In another application of the technology, the researchers demonstrated how the bacteria could be designed to destroy themselves once they leave a patient's body through defecation. The lower temperature outside of a host's body would signal the engineered bacteria to activate a genetic kill switch, thereby alleviating concerns about the genetically altered microbes spreading to the environment.
"We can use these thermal switches in bacteria to control a variety of behaviors," says Shapiro.
The strategy of using engineered bacteria to fight disease—part of a growing field called microbial therapeutics—has shown some promise in animal models and humans. Previous research has demonstrated that some bacteria naturally make their way to tumor sites because they prefer the tumors' low-oxygen environments. Studies have shown that these bacteria can be directed to release a medicine onto tumors, such as the tumor-destroying drug hemolysin.
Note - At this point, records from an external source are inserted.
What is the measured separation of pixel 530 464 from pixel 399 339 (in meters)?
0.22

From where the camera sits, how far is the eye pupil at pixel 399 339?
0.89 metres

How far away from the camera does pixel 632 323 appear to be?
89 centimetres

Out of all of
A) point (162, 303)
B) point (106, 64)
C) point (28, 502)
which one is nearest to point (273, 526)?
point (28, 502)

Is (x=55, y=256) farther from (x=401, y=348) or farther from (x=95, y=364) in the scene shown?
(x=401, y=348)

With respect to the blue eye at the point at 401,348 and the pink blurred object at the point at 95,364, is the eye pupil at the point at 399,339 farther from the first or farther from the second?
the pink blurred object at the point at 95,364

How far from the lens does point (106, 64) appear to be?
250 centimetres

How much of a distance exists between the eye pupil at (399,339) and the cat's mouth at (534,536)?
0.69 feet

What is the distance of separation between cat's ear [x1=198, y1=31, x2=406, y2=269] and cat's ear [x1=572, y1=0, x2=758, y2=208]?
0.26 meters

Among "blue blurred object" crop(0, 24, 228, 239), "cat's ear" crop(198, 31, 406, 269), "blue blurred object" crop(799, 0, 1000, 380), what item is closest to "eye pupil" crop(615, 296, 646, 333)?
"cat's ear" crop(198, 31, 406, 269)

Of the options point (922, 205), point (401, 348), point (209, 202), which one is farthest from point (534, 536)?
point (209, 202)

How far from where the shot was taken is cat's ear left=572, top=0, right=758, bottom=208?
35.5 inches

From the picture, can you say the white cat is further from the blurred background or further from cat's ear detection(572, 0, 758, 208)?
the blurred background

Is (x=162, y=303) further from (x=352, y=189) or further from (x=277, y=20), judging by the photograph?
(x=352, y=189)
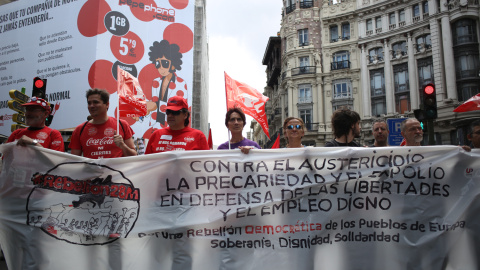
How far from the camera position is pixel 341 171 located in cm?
340

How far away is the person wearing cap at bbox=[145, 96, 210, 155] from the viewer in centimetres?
392

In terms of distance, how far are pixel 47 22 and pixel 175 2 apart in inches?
278

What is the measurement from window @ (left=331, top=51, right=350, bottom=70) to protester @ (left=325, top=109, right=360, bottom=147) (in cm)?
→ 3163

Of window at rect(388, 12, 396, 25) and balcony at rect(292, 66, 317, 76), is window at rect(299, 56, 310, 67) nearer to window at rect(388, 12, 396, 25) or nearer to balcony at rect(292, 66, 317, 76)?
balcony at rect(292, 66, 317, 76)

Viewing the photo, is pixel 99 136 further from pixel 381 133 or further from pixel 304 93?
pixel 304 93

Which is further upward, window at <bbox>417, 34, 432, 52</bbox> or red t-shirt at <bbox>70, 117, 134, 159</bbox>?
window at <bbox>417, 34, 432, 52</bbox>

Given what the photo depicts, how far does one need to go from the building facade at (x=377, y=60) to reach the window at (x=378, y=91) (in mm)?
86

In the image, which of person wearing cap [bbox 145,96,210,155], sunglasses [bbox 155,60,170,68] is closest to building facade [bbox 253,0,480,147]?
sunglasses [bbox 155,60,170,68]

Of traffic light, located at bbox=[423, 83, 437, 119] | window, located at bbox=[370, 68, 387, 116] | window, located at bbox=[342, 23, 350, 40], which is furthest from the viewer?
window, located at bbox=[342, 23, 350, 40]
Other studies have shown that bacteria administered to the gut can release molecules to reduce inflammation. But these bacteria might end up in other portions of the body, and not just at the sites of interest.
The method developed by Shapiro's lab solves this problem by providing a mechanism through which bacteria can be instructed to direct drugs only to a specific anatomical site. The idea is that the genetically engineered bacteria would activate their therapeutic program at a certain temperature induced via ultrasound tools, which gently heat tissues with millimeter precision. A doctor could, in theory, administer genetically altered bacteria to a cancer patient and then, by focusing ultrasound at the tumor site, trigger the bacteria to fight the tumor.
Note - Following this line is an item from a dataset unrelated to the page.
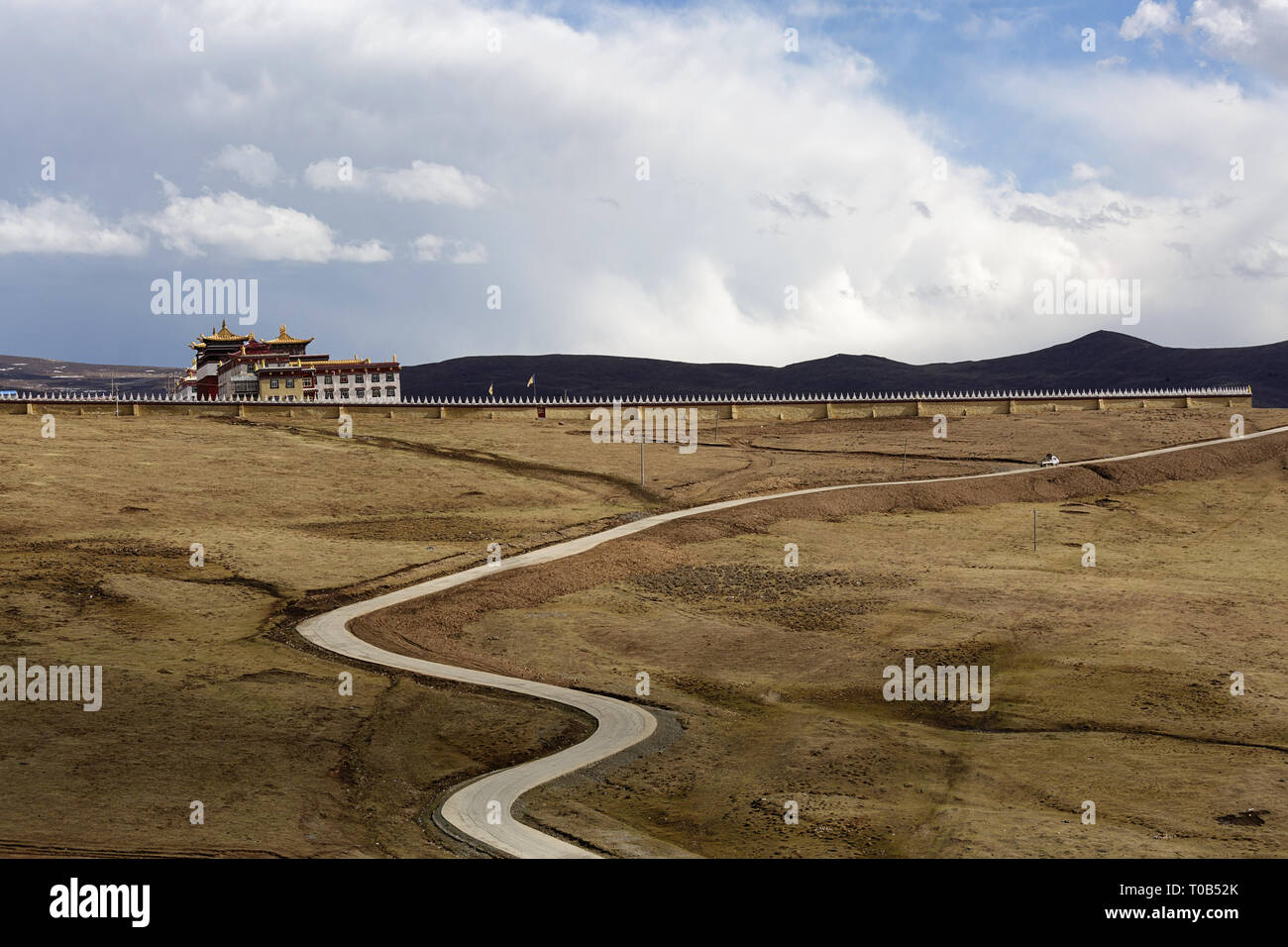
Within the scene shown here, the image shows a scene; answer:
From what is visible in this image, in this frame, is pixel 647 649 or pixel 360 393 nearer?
pixel 647 649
"We can spatially and temporally control the activity of the bacteria," says Abedi. "We can communicate with them and tell them when and where something needs to be done."
To create thermally controllable bacteria, the team first needed to find candidate genetic switches whose activity depends on temperature changes. They ultimately identified two candidates. The first is a protein in Salmonella bacteria, and the second originates from a bacterial virus called a bacteriophage. Both proteins bind to DNA to turn a genetic circuit on or off in response to temperature.
Next, the scientists used a protein engineering technique—"directed evolution," pioneered by Caltech's Frances Arnold—to evolve the proteins in the lab and tune their switching temperatures. For instance, the Salmonella protein was originally activated by temperatures ranging between 42 and 44 degrees Celsius. Using directed evolution, the scientists generated versions with activation temperatures between 36 and 39 degrees Celsius. When these genetic switches are used to control the expression of therapeutic proteins, they can act like thermal controls to turn the therapy on or off at a given temperature.
"When we were thinking about how to get bacteria to sense temperature, we looked at nature and found a few systems where bacteria can do this," says Piraner. "We tested the performance, found the ones that had the best switching performance. From there, we went on to find that they could be tuned and amplified. It all started with what nature gave us, and engineering took us the rest of the way."